If we feel that life happens to us and how we react and respond to it is our choice (INSIDE OUT), then it is a very short step from there to understanding that we CAN bring control to our emotions. Once we know we DO have a choice, then we discover that our emotions are CONSTRUCTED** – and that WE are the constructors!

(** How we construct our emotions is explored in Lisa Feldman Barrett’s excellent book “How Emotions Are Made.”)

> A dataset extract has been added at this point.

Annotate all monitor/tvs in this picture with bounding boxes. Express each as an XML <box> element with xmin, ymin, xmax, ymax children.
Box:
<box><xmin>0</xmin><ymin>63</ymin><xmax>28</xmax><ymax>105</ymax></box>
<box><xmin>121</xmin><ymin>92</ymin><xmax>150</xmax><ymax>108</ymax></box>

In terms of the emotional content of pain that I have constructed for myself, I know that the language of my self-talk plays an important role. I can, in theory, tell myself how much something hurts, and I can then go and search for instances where I can – and have in the past – felt sorry for myself. Here is where I am paying more attention to the needs of my EGO, than to anything else. If the needs of my EGO go way back into my childhood, say, then pain was something that needed something especially nice to soften the harshness of the experience. The concept that my pain is constructed from is designed to keep the emotional content out – so I may say “ouch”, or “aaagh”, yet there are no EGOtistical overlays. The pain is just what it is – a message from injured area to brain sent by the nervous system.
The Crescendo in the Treatment

I am writing this some 24 hours on from the latest episode in my Treatment Plan – a hospital appointment to remove one wisdom tooth, five decayed, broken or worn down top front teeth, and the enlarged dental cyst from the roof of the mouth.

I describe this as the crescendo, since all other restorative treatments have been done by my dentist and, once this part is complete, he will then prepare a denture for me to replace the five top front teeth.

This was – as they say – the BIG one.

I could have had it all done under GA (general anaesthetic) which might have, for some, have been a softer option. However, under a local anaesthetic, I would have had much more cognition of the experience and I know that the healing would be much better and quicker using this route. Plus – and it was a big plus – my knowledge and use of hypnotic means would enable this to work on my terms.
Finally, I like a challenge; I like to take myself to whatever limits I may have previously set; and, weird though it may appear, there’s a curious payback in terms of self-esteem when I meet -and EMBRACE – my friend PAIN.
The appointment started at 9.30am. I met the surgical team, we had a chat and I was told what they would be doing.

Once in the chair I was administered a series of injections of local anaesthetic. The wisdom tooth was to come out first followed by the five top front teeth. The cyst removal was the major part, followed by suturing the wound in the roof of the mouth and the final clearing up.

In his excellent book “The Open Focus Brain; Harnessing the power of attention to heal mind and body,” Dr Les Fehmi describes a number of exercises, designed to imaginatively explore our inner spaces – starting with “the space between our eyes.
This I have found to be an effective hypnotic induction as well as a personal go-to means of re-accessing mental equilibrium. It was a great help to my means of “letting go” during the removal of the dental cyst – where I was able to breathe deeply, explore the space and just float away whilst the surgery team performed the necessary, and often rigorous, procedures.  I experienced a sense of calm detachment, even though there was some involuntary tension in certain unrelated parts of the body!
I am now into a period of recuperation, repair and renewal, with pain killing and anti-inflammatory medication to hand, used sparingly though not daringly!


I am SO glad I took on the challenge rather than take the GA route. I have learned even more about myself, hypnotic means, and – above all – my friend PAIN, which is quite a different animal when we are able to leave Emotion out of the equation.